Mesmo quem não simpatizava com a politica externa americana, como era o meu caso, foi atingido naquele 22 de novembro de 63 pela violência que tirou JFK deste mundo, lançando-o no reinado das biografias e dos mitos. O único modo de compensar moralmente o absurdo do infortúnio era imaginar algo equivalente: no minimo, uma conspiração. Ainda mais quando testemunhamos em preto e branco, como foi o meu caso, o assassinato do assassino.
Quando saí do meu escritório na Bow Street e fui para casa, vi pessoas chorando e outras em pleno desespero. Naquele momento, não havia mais republicanos e democratas, estudantes e pessoas comuns, consumidores e fornecedores, esquerdistas e reacionários, nacionais e estrangeiros, brancos e negros. Todos se transformaram em órfãos nacionais; em cidadãos cujo presidente foi levado pela tragédia que atingia a todos por igual.
Um colega, leitor assíduo de Lênin, declarou-se chocado e foi ele quem primeiro me falou em “terrorismo” como uma parte do arsenal dos que não tinham dúvida de que os fins justificavam os meios.
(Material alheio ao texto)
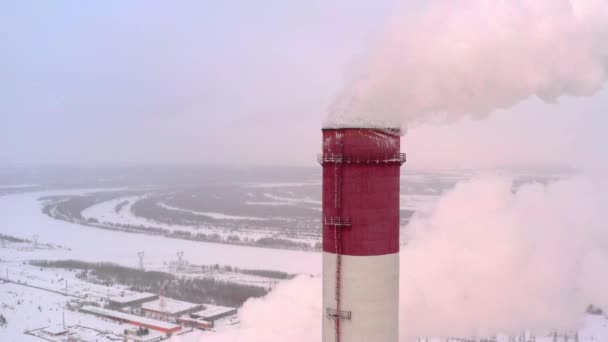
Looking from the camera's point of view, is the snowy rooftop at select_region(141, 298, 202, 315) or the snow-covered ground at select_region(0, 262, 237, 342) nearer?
the snow-covered ground at select_region(0, 262, 237, 342)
Naquele frio e escuro novembro, vi pela primeira vez a histeria coletiva fora do Brasil. O Brasil que muitos supunham histérico por natureza (e que em abril do ano seguinte mergulharia em algo semelhante, assassinando algumas de suas instituições republicanas), mostrou-se dotado de uma incrível capacidade de tolerar e esquecer o que não deveria ser tolerado ou esquecido, como os crimes políticos cometidos no que chamamos de “períodos autoritários”. Mas a Harvard comedida e controlada virou um amplo teatro de dor e angústia. Tal como vi décadas depois em Notre Dame, agora como professor e velho no 11 de setembro. O dia em que os americanos foram pela primeira vez na sua história, atacados em seu próprio território. Tirando, é claro, a experiência sanguinária da sua Guerra Civil, a qual, proporcionalmente falando, teve uma enorme, senão incomparável, magnitude.
Um outro elemento que depois de 50 anos surge com claridade no quadro social desta tragédia é que somos muitos. E JKF foi muita coisa, como descobrem esses Estados Unidos mais decepcionados consigo mesmos. Kennedy era um aventureiro sexual, acostumado a viver em mundos diversos e contraditórios. Por isso, talvez, ele tenha conseguido evitar uma guerra termonuclear a partir da crise cubana, como diz de modo explicito o premier da União Soviética, Nikita Khushchev, nas suas memórias. Ali, o russo relata os esforços dos irmãos Robert e John Kennedy no sentido de evitar o pior, diante de um Fidel Castro muito justificadamente irritado e inflexível, porque para ele era óbvio que Cuba estava sendo usada como um teste para os Estados Unidos no grande confronto com a União Soviética.
A imagem de Kennedy como a de outros heróis americanos tem sido reavaliada com mais parcimônia e realismo. Afinal, ele foi um líder contra o bom e hoje velho e caduco comunismo, e foi no seu governo que a Guerra do Vietnã começou. Mas não se pode esquecer do seu papel como deflagrador do movimento dos Direitos Civis nuns Estados Unidos segregados.
Como seria o mundo sem um Kennedy é um exercício equivalente a imaginar um Brasil sem o suicídio de Vargas, a renúncia de Jânio e o golpe militar. Ou, o Lulopetismo e figuras como José Dirceu, que comandou o Brasil como o capitão do time do governo Lula e hoje comanda uma cela na Papuda.